I curate and write for Motherlodetv.net. We specialize in TSX-V stocks.
For Motherlodetv I try to be pretty objective, positive and non-promotional about junior exploration and development companies.
In this substack I want to step out from that objective perspective. There are companies I love, am invested in or want to be invested in, and think make a lot of sense.
At the moment, the junior market is in the dumps. It happens. I don’t even like looking at my investment accounts. I’ve lost a bunch of money. Or I would if I sold at the moment.
Which is part of the business. The fun stuff occurs in the weird world of the TSX-V where stocks can drop 50% because it’s Tuesday. They can also rise 500% because it’s Thursday.
So, for this, my first Substack post a few things I believe:
I am not smart enough or wired enough to “trade” stocks. I buy stories. Then I hold.
A good story is about a) management, b) prospective property, c) exectution.
Most TSX-V plays do not pay off. If you run 10:1 losers to winners you are doing well.
In a bad market - like the one we are in - great news is a liquidity event and the stock is not going to move much. Bad news is a capitulation event and the stock will go down.
Real value will reveal itself. The $ELO.V blob of #tin will find its actual value over time. (Wish I had got that at the $0.20 I first heard about it.)
The Venture, while it looks a lot like a casino, can be realistically valued…or, rather, Venture companies can.
“Bingos” happen. So do five year plays going from $0.20 to $5.00.
Take your money off the table: I have several companies where, frankly, my current investment is zero because, when they doubled or tripled, I sold a part of my position.

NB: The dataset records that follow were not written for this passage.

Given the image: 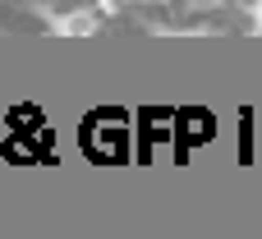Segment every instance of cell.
Returning <instances> with one entry per match:
<instances>
[{
    "label": "cell",
    "mask_w": 262,
    "mask_h": 239,
    "mask_svg": "<svg viewBox=\"0 0 262 239\" xmlns=\"http://www.w3.org/2000/svg\"><path fill=\"white\" fill-rule=\"evenodd\" d=\"M97 23H92V14H60V18H51V32H92Z\"/></svg>",
    "instance_id": "obj_1"
},
{
    "label": "cell",
    "mask_w": 262,
    "mask_h": 239,
    "mask_svg": "<svg viewBox=\"0 0 262 239\" xmlns=\"http://www.w3.org/2000/svg\"><path fill=\"white\" fill-rule=\"evenodd\" d=\"M253 32H262V0H253Z\"/></svg>",
    "instance_id": "obj_2"
}]
</instances>
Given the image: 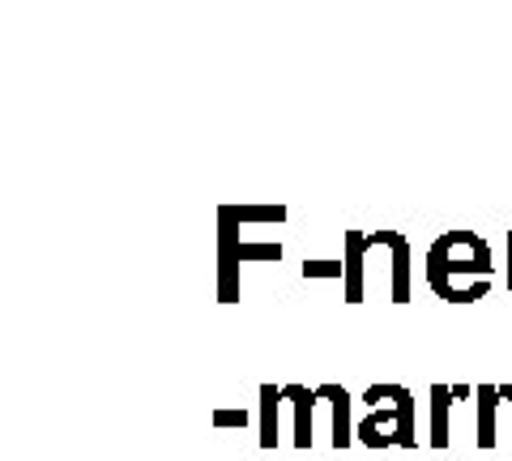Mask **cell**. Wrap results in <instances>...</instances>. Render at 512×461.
<instances>
[{"label": "cell", "mask_w": 512, "mask_h": 461, "mask_svg": "<svg viewBox=\"0 0 512 461\" xmlns=\"http://www.w3.org/2000/svg\"><path fill=\"white\" fill-rule=\"evenodd\" d=\"M495 282L491 244L478 231H444L427 248V286L444 304H478Z\"/></svg>", "instance_id": "1"}, {"label": "cell", "mask_w": 512, "mask_h": 461, "mask_svg": "<svg viewBox=\"0 0 512 461\" xmlns=\"http://www.w3.org/2000/svg\"><path fill=\"white\" fill-rule=\"evenodd\" d=\"M363 402L372 406L359 427L355 440L367 449H414L419 436H414V393L406 385H372L363 393Z\"/></svg>", "instance_id": "2"}, {"label": "cell", "mask_w": 512, "mask_h": 461, "mask_svg": "<svg viewBox=\"0 0 512 461\" xmlns=\"http://www.w3.org/2000/svg\"><path fill=\"white\" fill-rule=\"evenodd\" d=\"M244 261H282V244H248L235 240V214L222 210V299H235V265Z\"/></svg>", "instance_id": "3"}, {"label": "cell", "mask_w": 512, "mask_h": 461, "mask_svg": "<svg viewBox=\"0 0 512 461\" xmlns=\"http://www.w3.org/2000/svg\"><path fill=\"white\" fill-rule=\"evenodd\" d=\"M367 240H372V252L380 244L393 257V265H389V299L393 304H410V240L402 231H367Z\"/></svg>", "instance_id": "4"}, {"label": "cell", "mask_w": 512, "mask_h": 461, "mask_svg": "<svg viewBox=\"0 0 512 461\" xmlns=\"http://www.w3.org/2000/svg\"><path fill=\"white\" fill-rule=\"evenodd\" d=\"M346 282H342V299L346 304H363L367 295V231H346Z\"/></svg>", "instance_id": "5"}, {"label": "cell", "mask_w": 512, "mask_h": 461, "mask_svg": "<svg viewBox=\"0 0 512 461\" xmlns=\"http://www.w3.org/2000/svg\"><path fill=\"white\" fill-rule=\"evenodd\" d=\"M282 393H286V402H291V440L299 449H308L312 444V410L320 402V393L308 385H282Z\"/></svg>", "instance_id": "6"}, {"label": "cell", "mask_w": 512, "mask_h": 461, "mask_svg": "<svg viewBox=\"0 0 512 461\" xmlns=\"http://www.w3.org/2000/svg\"><path fill=\"white\" fill-rule=\"evenodd\" d=\"M316 393L329 402L333 410V449H346V444H355V427H350V393L342 385H316Z\"/></svg>", "instance_id": "7"}, {"label": "cell", "mask_w": 512, "mask_h": 461, "mask_svg": "<svg viewBox=\"0 0 512 461\" xmlns=\"http://www.w3.org/2000/svg\"><path fill=\"white\" fill-rule=\"evenodd\" d=\"M478 397V449H495V406L504 402L500 397V385H478L474 389Z\"/></svg>", "instance_id": "8"}, {"label": "cell", "mask_w": 512, "mask_h": 461, "mask_svg": "<svg viewBox=\"0 0 512 461\" xmlns=\"http://www.w3.org/2000/svg\"><path fill=\"white\" fill-rule=\"evenodd\" d=\"M453 385H431V444L448 449V410H453Z\"/></svg>", "instance_id": "9"}, {"label": "cell", "mask_w": 512, "mask_h": 461, "mask_svg": "<svg viewBox=\"0 0 512 461\" xmlns=\"http://www.w3.org/2000/svg\"><path fill=\"white\" fill-rule=\"evenodd\" d=\"M282 402H286V397H282L278 385H261V415H256V419H261V423H256V427H261V449H274V444H278V410H282Z\"/></svg>", "instance_id": "10"}, {"label": "cell", "mask_w": 512, "mask_h": 461, "mask_svg": "<svg viewBox=\"0 0 512 461\" xmlns=\"http://www.w3.org/2000/svg\"><path fill=\"white\" fill-rule=\"evenodd\" d=\"M231 214H235V222H282L286 218V210L282 205H231Z\"/></svg>", "instance_id": "11"}, {"label": "cell", "mask_w": 512, "mask_h": 461, "mask_svg": "<svg viewBox=\"0 0 512 461\" xmlns=\"http://www.w3.org/2000/svg\"><path fill=\"white\" fill-rule=\"evenodd\" d=\"M303 278H342L346 282V261H303Z\"/></svg>", "instance_id": "12"}, {"label": "cell", "mask_w": 512, "mask_h": 461, "mask_svg": "<svg viewBox=\"0 0 512 461\" xmlns=\"http://www.w3.org/2000/svg\"><path fill=\"white\" fill-rule=\"evenodd\" d=\"M248 423V410H214V427H244Z\"/></svg>", "instance_id": "13"}, {"label": "cell", "mask_w": 512, "mask_h": 461, "mask_svg": "<svg viewBox=\"0 0 512 461\" xmlns=\"http://www.w3.org/2000/svg\"><path fill=\"white\" fill-rule=\"evenodd\" d=\"M508 291H512V231H508Z\"/></svg>", "instance_id": "14"}, {"label": "cell", "mask_w": 512, "mask_h": 461, "mask_svg": "<svg viewBox=\"0 0 512 461\" xmlns=\"http://www.w3.org/2000/svg\"><path fill=\"white\" fill-rule=\"evenodd\" d=\"M500 397H504V402H512V385H500Z\"/></svg>", "instance_id": "15"}]
</instances>
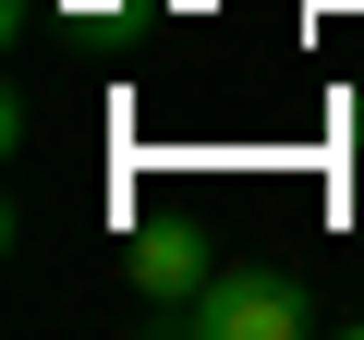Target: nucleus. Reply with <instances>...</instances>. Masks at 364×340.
I'll return each instance as SVG.
<instances>
[{"instance_id": "nucleus-1", "label": "nucleus", "mask_w": 364, "mask_h": 340, "mask_svg": "<svg viewBox=\"0 0 364 340\" xmlns=\"http://www.w3.org/2000/svg\"><path fill=\"white\" fill-rule=\"evenodd\" d=\"M182 328H195V340H304L316 328V292L291 267H219L195 304H182Z\"/></svg>"}, {"instance_id": "nucleus-2", "label": "nucleus", "mask_w": 364, "mask_h": 340, "mask_svg": "<svg viewBox=\"0 0 364 340\" xmlns=\"http://www.w3.org/2000/svg\"><path fill=\"white\" fill-rule=\"evenodd\" d=\"M122 280H134L146 304H170V316H182V304L219 280V255H207V231H195V219H146V231L122 243Z\"/></svg>"}]
</instances>
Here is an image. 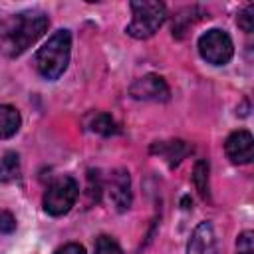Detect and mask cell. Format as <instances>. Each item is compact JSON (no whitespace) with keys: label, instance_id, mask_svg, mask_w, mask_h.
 Listing matches in <instances>:
<instances>
[{"label":"cell","instance_id":"cell-18","mask_svg":"<svg viewBox=\"0 0 254 254\" xmlns=\"http://www.w3.org/2000/svg\"><path fill=\"white\" fill-rule=\"evenodd\" d=\"M16 230V218L8 210H0V232L10 234Z\"/></svg>","mask_w":254,"mask_h":254},{"label":"cell","instance_id":"cell-2","mask_svg":"<svg viewBox=\"0 0 254 254\" xmlns=\"http://www.w3.org/2000/svg\"><path fill=\"white\" fill-rule=\"evenodd\" d=\"M69 52H71V36L67 30H58L50 40L36 52V69L46 79H58L67 64H69Z\"/></svg>","mask_w":254,"mask_h":254},{"label":"cell","instance_id":"cell-13","mask_svg":"<svg viewBox=\"0 0 254 254\" xmlns=\"http://www.w3.org/2000/svg\"><path fill=\"white\" fill-rule=\"evenodd\" d=\"M18 175H20V157L10 151L0 159V181L8 183L18 179Z\"/></svg>","mask_w":254,"mask_h":254},{"label":"cell","instance_id":"cell-8","mask_svg":"<svg viewBox=\"0 0 254 254\" xmlns=\"http://www.w3.org/2000/svg\"><path fill=\"white\" fill-rule=\"evenodd\" d=\"M187 254H218V244H216V234L210 222H200L187 244Z\"/></svg>","mask_w":254,"mask_h":254},{"label":"cell","instance_id":"cell-19","mask_svg":"<svg viewBox=\"0 0 254 254\" xmlns=\"http://www.w3.org/2000/svg\"><path fill=\"white\" fill-rule=\"evenodd\" d=\"M56 254H85V250H83V246H79V244L71 242V244H65V246L58 248V250H56Z\"/></svg>","mask_w":254,"mask_h":254},{"label":"cell","instance_id":"cell-4","mask_svg":"<svg viewBox=\"0 0 254 254\" xmlns=\"http://www.w3.org/2000/svg\"><path fill=\"white\" fill-rule=\"evenodd\" d=\"M79 194V187L73 177H58L44 192V210L52 216H62L69 212L75 198Z\"/></svg>","mask_w":254,"mask_h":254},{"label":"cell","instance_id":"cell-3","mask_svg":"<svg viewBox=\"0 0 254 254\" xmlns=\"http://www.w3.org/2000/svg\"><path fill=\"white\" fill-rule=\"evenodd\" d=\"M131 12L133 18L127 24V34L131 38L137 40H145L151 38L167 20V8L163 2H151V0H143V2H131Z\"/></svg>","mask_w":254,"mask_h":254},{"label":"cell","instance_id":"cell-5","mask_svg":"<svg viewBox=\"0 0 254 254\" xmlns=\"http://www.w3.org/2000/svg\"><path fill=\"white\" fill-rule=\"evenodd\" d=\"M198 54L202 56L204 62L212 65H224L232 60L234 44L224 30L212 28L198 38Z\"/></svg>","mask_w":254,"mask_h":254},{"label":"cell","instance_id":"cell-6","mask_svg":"<svg viewBox=\"0 0 254 254\" xmlns=\"http://www.w3.org/2000/svg\"><path fill=\"white\" fill-rule=\"evenodd\" d=\"M131 97L143 99V101H167L169 99V85L161 75L147 73L139 79H135L129 87Z\"/></svg>","mask_w":254,"mask_h":254},{"label":"cell","instance_id":"cell-16","mask_svg":"<svg viewBox=\"0 0 254 254\" xmlns=\"http://www.w3.org/2000/svg\"><path fill=\"white\" fill-rule=\"evenodd\" d=\"M236 252L238 254H254V232L244 230L236 240Z\"/></svg>","mask_w":254,"mask_h":254},{"label":"cell","instance_id":"cell-14","mask_svg":"<svg viewBox=\"0 0 254 254\" xmlns=\"http://www.w3.org/2000/svg\"><path fill=\"white\" fill-rule=\"evenodd\" d=\"M192 183H194L196 190L200 192V196L208 194V161H204V159L196 161L194 171H192Z\"/></svg>","mask_w":254,"mask_h":254},{"label":"cell","instance_id":"cell-9","mask_svg":"<svg viewBox=\"0 0 254 254\" xmlns=\"http://www.w3.org/2000/svg\"><path fill=\"white\" fill-rule=\"evenodd\" d=\"M109 196L115 204L117 210H127L131 204V181H129V173L119 169L111 175V187H109Z\"/></svg>","mask_w":254,"mask_h":254},{"label":"cell","instance_id":"cell-1","mask_svg":"<svg viewBox=\"0 0 254 254\" xmlns=\"http://www.w3.org/2000/svg\"><path fill=\"white\" fill-rule=\"evenodd\" d=\"M48 24H50L48 16L40 10H26L14 14V18L8 22L0 38L2 52L10 58L24 54L48 30Z\"/></svg>","mask_w":254,"mask_h":254},{"label":"cell","instance_id":"cell-10","mask_svg":"<svg viewBox=\"0 0 254 254\" xmlns=\"http://www.w3.org/2000/svg\"><path fill=\"white\" fill-rule=\"evenodd\" d=\"M22 125L20 113L12 105H0V139H10Z\"/></svg>","mask_w":254,"mask_h":254},{"label":"cell","instance_id":"cell-17","mask_svg":"<svg viewBox=\"0 0 254 254\" xmlns=\"http://www.w3.org/2000/svg\"><path fill=\"white\" fill-rule=\"evenodd\" d=\"M238 26H240L246 34H250V32L254 30V6H252V4H248V6L238 14Z\"/></svg>","mask_w":254,"mask_h":254},{"label":"cell","instance_id":"cell-15","mask_svg":"<svg viewBox=\"0 0 254 254\" xmlns=\"http://www.w3.org/2000/svg\"><path fill=\"white\" fill-rule=\"evenodd\" d=\"M95 254H123V250L111 236L103 234L95 240Z\"/></svg>","mask_w":254,"mask_h":254},{"label":"cell","instance_id":"cell-12","mask_svg":"<svg viewBox=\"0 0 254 254\" xmlns=\"http://www.w3.org/2000/svg\"><path fill=\"white\" fill-rule=\"evenodd\" d=\"M153 151H159V153H163L167 159H169V165L173 167V165H177L187 153H189V145L185 143V141H169V143H159V145H155L153 147Z\"/></svg>","mask_w":254,"mask_h":254},{"label":"cell","instance_id":"cell-11","mask_svg":"<svg viewBox=\"0 0 254 254\" xmlns=\"http://www.w3.org/2000/svg\"><path fill=\"white\" fill-rule=\"evenodd\" d=\"M87 129L97 133V135H103V137H109V135L117 133V125H115L113 117L107 115V113H93V115H89Z\"/></svg>","mask_w":254,"mask_h":254},{"label":"cell","instance_id":"cell-7","mask_svg":"<svg viewBox=\"0 0 254 254\" xmlns=\"http://www.w3.org/2000/svg\"><path fill=\"white\" fill-rule=\"evenodd\" d=\"M224 151H226V157L232 163L246 165L254 157V139H252V135L248 131L238 129V131H234V133H230L226 137Z\"/></svg>","mask_w":254,"mask_h":254}]
</instances>
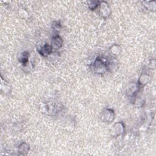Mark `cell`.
<instances>
[{"label":"cell","mask_w":156,"mask_h":156,"mask_svg":"<svg viewBox=\"0 0 156 156\" xmlns=\"http://www.w3.org/2000/svg\"><path fill=\"white\" fill-rule=\"evenodd\" d=\"M91 68L96 73L102 74L107 71L108 65L102 58L98 57L93 63Z\"/></svg>","instance_id":"6da1fadb"},{"label":"cell","mask_w":156,"mask_h":156,"mask_svg":"<svg viewBox=\"0 0 156 156\" xmlns=\"http://www.w3.org/2000/svg\"><path fill=\"white\" fill-rule=\"evenodd\" d=\"M125 127L122 122H118L114 124L110 130V134L113 136H118L124 132Z\"/></svg>","instance_id":"7a4b0ae2"},{"label":"cell","mask_w":156,"mask_h":156,"mask_svg":"<svg viewBox=\"0 0 156 156\" xmlns=\"http://www.w3.org/2000/svg\"><path fill=\"white\" fill-rule=\"evenodd\" d=\"M101 119L105 122H111L115 119V113L112 109H105L101 116Z\"/></svg>","instance_id":"3957f363"},{"label":"cell","mask_w":156,"mask_h":156,"mask_svg":"<svg viewBox=\"0 0 156 156\" xmlns=\"http://www.w3.org/2000/svg\"><path fill=\"white\" fill-rule=\"evenodd\" d=\"M99 12H100L101 15L104 18H107L110 15V13H111L110 9L108 4L105 1L100 2Z\"/></svg>","instance_id":"277c9868"},{"label":"cell","mask_w":156,"mask_h":156,"mask_svg":"<svg viewBox=\"0 0 156 156\" xmlns=\"http://www.w3.org/2000/svg\"><path fill=\"white\" fill-rule=\"evenodd\" d=\"M63 44V40L59 35L54 36L52 39L51 46L53 49H60Z\"/></svg>","instance_id":"5b68a950"},{"label":"cell","mask_w":156,"mask_h":156,"mask_svg":"<svg viewBox=\"0 0 156 156\" xmlns=\"http://www.w3.org/2000/svg\"><path fill=\"white\" fill-rule=\"evenodd\" d=\"M52 51H53V48L51 44H45L40 49L38 52L41 55L46 57L49 55L50 54H51Z\"/></svg>","instance_id":"8992f818"},{"label":"cell","mask_w":156,"mask_h":156,"mask_svg":"<svg viewBox=\"0 0 156 156\" xmlns=\"http://www.w3.org/2000/svg\"><path fill=\"white\" fill-rule=\"evenodd\" d=\"M29 53L27 51H23L22 52H21L18 56V60L23 63L24 65L27 63L28 62V60H29Z\"/></svg>","instance_id":"52a82bcc"},{"label":"cell","mask_w":156,"mask_h":156,"mask_svg":"<svg viewBox=\"0 0 156 156\" xmlns=\"http://www.w3.org/2000/svg\"><path fill=\"white\" fill-rule=\"evenodd\" d=\"M29 145L26 143H22L18 147V152L20 155H26L29 150Z\"/></svg>","instance_id":"ba28073f"},{"label":"cell","mask_w":156,"mask_h":156,"mask_svg":"<svg viewBox=\"0 0 156 156\" xmlns=\"http://www.w3.org/2000/svg\"><path fill=\"white\" fill-rule=\"evenodd\" d=\"M150 80H151V77L146 74H143L139 78L138 84L139 85H145Z\"/></svg>","instance_id":"9c48e42d"},{"label":"cell","mask_w":156,"mask_h":156,"mask_svg":"<svg viewBox=\"0 0 156 156\" xmlns=\"http://www.w3.org/2000/svg\"><path fill=\"white\" fill-rule=\"evenodd\" d=\"M110 51L111 52V53L113 55H118L121 51V48L119 45L117 44H115L113 45L110 48Z\"/></svg>","instance_id":"30bf717a"},{"label":"cell","mask_w":156,"mask_h":156,"mask_svg":"<svg viewBox=\"0 0 156 156\" xmlns=\"http://www.w3.org/2000/svg\"><path fill=\"white\" fill-rule=\"evenodd\" d=\"M99 4H100V1H88V7L91 10H94L96 8H97L98 6L99 5Z\"/></svg>","instance_id":"8fae6325"},{"label":"cell","mask_w":156,"mask_h":156,"mask_svg":"<svg viewBox=\"0 0 156 156\" xmlns=\"http://www.w3.org/2000/svg\"><path fill=\"white\" fill-rule=\"evenodd\" d=\"M54 27L55 29H58L60 28V23H58V21H56V22H54Z\"/></svg>","instance_id":"7c38bea8"}]
</instances>
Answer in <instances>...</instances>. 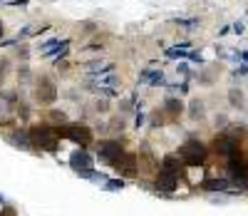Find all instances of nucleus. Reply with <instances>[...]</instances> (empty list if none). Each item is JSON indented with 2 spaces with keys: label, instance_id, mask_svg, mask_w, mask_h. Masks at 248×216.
I'll list each match as a JSON object with an SVG mask.
<instances>
[{
  "label": "nucleus",
  "instance_id": "c756f323",
  "mask_svg": "<svg viewBox=\"0 0 248 216\" xmlns=\"http://www.w3.org/2000/svg\"><path fill=\"white\" fill-rule=\"evenodd\" d=\"M0 42H3V23H0Z\"/></svg>",
  "mask_w": 248,
  "mask_h": 216
},
{
  "label": "nucleus",
  "instance_id": "6e6552de",
  "mask_svg": "<svg viewBox=\"0 0 248 216\" xmlns=\"http://www.w3.org/2000/svg\"><path fill=\"white\" fill-rule=\"evenodd\" d=\"M112 166L119 171V174H124V177H137V154L124 152Z\"/></svg>",
  "mask_w": 248,
  "mask_h": 216
},
{
  "label": "nucleus",
  "instance_id": "f03ea898",
  "mask_svg": "<svg viewBox=\"0 0 248 216\" xmlns=\"http://www.w3.org/2000/svg\"><path fill=\"white\" fill-rule=\"evenodd\" d=\"M30 139L35 147L40 149H47V152H57V127H50V124H35L30 129Z\"/></svg>",
  "mask_w": 248,
  "mask_h": 216
},
{
  "label": "nucleus",
  "instance_id": "9d476101",
  "mask_svg": "<svg viewBox=\"0 0 248 216\" xmlns=\"http://www.w3.org/2000/svg\"><path fill=\"white\" fill-rule=\"evenodd\" d=\"M8 142L20 147V149H32V139H30V132H23V129H15V132L8 134Z\"/></svg>",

No one knows anything. So says Bob Moriarty at 321Gold.com. He’s not wrong. So, do your own due diligence. An hour poking around the net and a call to the CEO will give you a bit to work with.
Cleverly balanced portfolios are a very good idea. The TSX-V and other markets for juniors are not for your necessary, cautious, money. They are for that 10% of your holdings which you like to play with. Making 110K on a $2000 investment does not happen often, but when it does it is grand fun.
I’ll try to write regularly. Right now there are a lot of oversold juniors. If I write fast enough, chances are I will be right on a lot of companies simply because they are trading at really silly numbers.
[Disclaimer: This is not investment advice. I am not an investment professional. I am down about 30% at the moment. I will write about companies that I hold. I will disclose any holdings. Do your own due diligence. Do it hard. Call the CEO.
I currently own shares in $ELO.V which I intend to hold but which I may sell at any time.]